Nibbles: IK, Magi, Yield gap maps, ICRISAT DG, Maize and drought, Phenotyping workshop, Clone epigenetics, Root & tubers, Botanical social networking, Mexican archaeobotany, LOTW
- Intergovernmental Platform on Biodiversity and Ecosystem Services documents examples of how indigenous people’s knowledge conserves biodiversity, including of the agricultural kind.
- The truth about frankincense and myrrh. Talk about traditional knowledge.
- Can global crop production meet future demands? The Story Map.
- What ICRISAT is doing about the above, from the horse’s mouth.
- Progress in Achieving and Delivering Drought Tolerance in Maize — An Update: “Germplasm collections are assuming greater importance if gains from native genes are to be sustained. Efficient and accurate field phenotyping remains essential for genetic progress.”
- Workshop in Field-based High Throughput Phenotyping. Next April, in Arizona, you maize people.

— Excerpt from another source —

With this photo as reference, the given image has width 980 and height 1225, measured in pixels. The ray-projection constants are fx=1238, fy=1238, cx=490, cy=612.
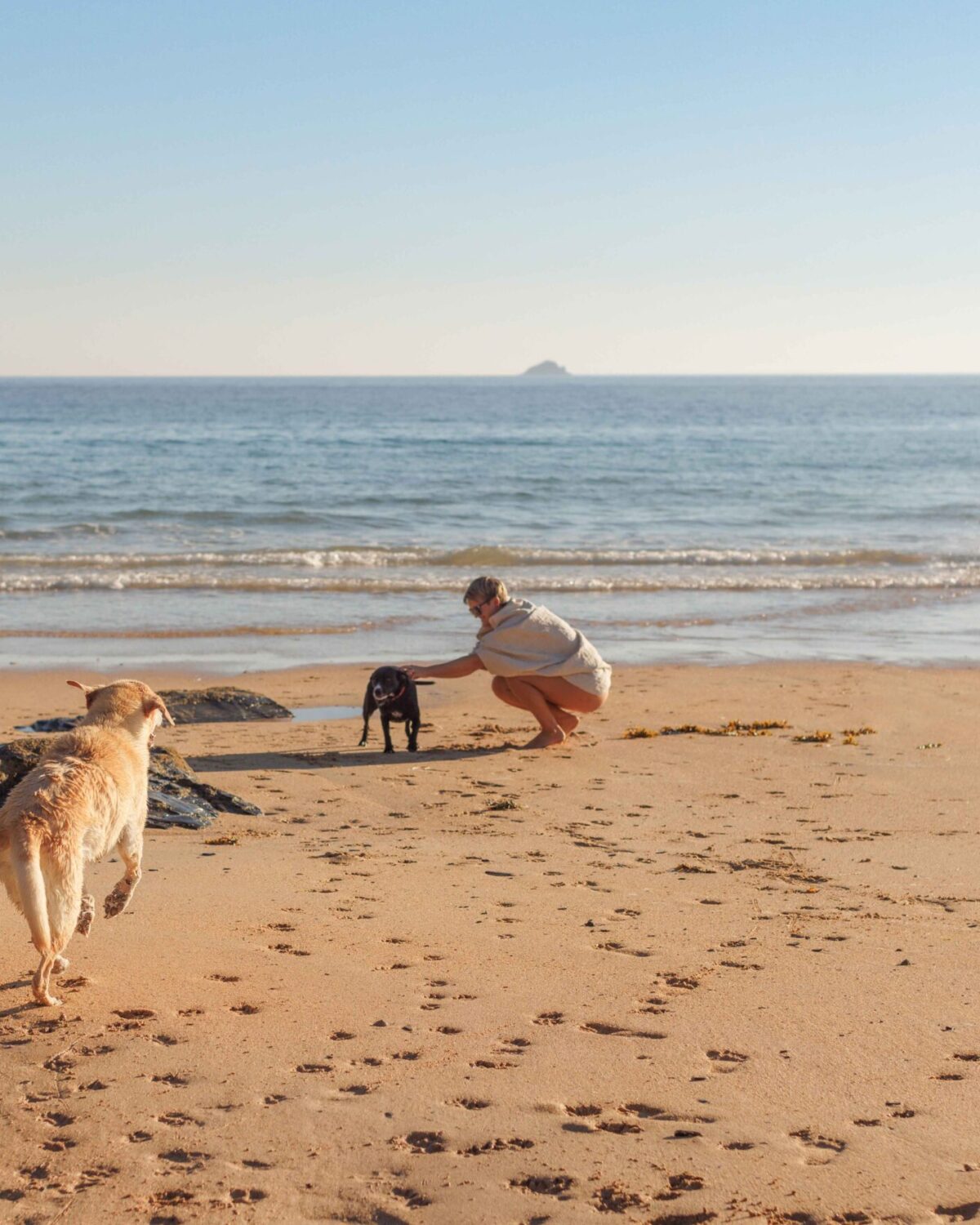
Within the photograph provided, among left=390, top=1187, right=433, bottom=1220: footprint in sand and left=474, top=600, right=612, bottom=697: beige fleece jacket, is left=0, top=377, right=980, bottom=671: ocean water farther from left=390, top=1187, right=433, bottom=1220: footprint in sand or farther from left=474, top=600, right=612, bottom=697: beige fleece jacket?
left=390, top=1187, right=433, bottom=1220: footprint in sand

- A clone is a clone is… no wait.
- Root and tuber people already planning their next big shindig, in October 2015. Meanwhile, they’re getting down to work in the Pacific.
- AoB Blog on plant science on Facebook. Also on Facebook.
- Solanum expert Dr Sandy Knapp on the of Global Plants Initiative.
- Archaeological remains of agriculture found in Nuevo Leon are oldest for that Mexican state.
- Legumes (genera) of the world now online, thanks to Kew.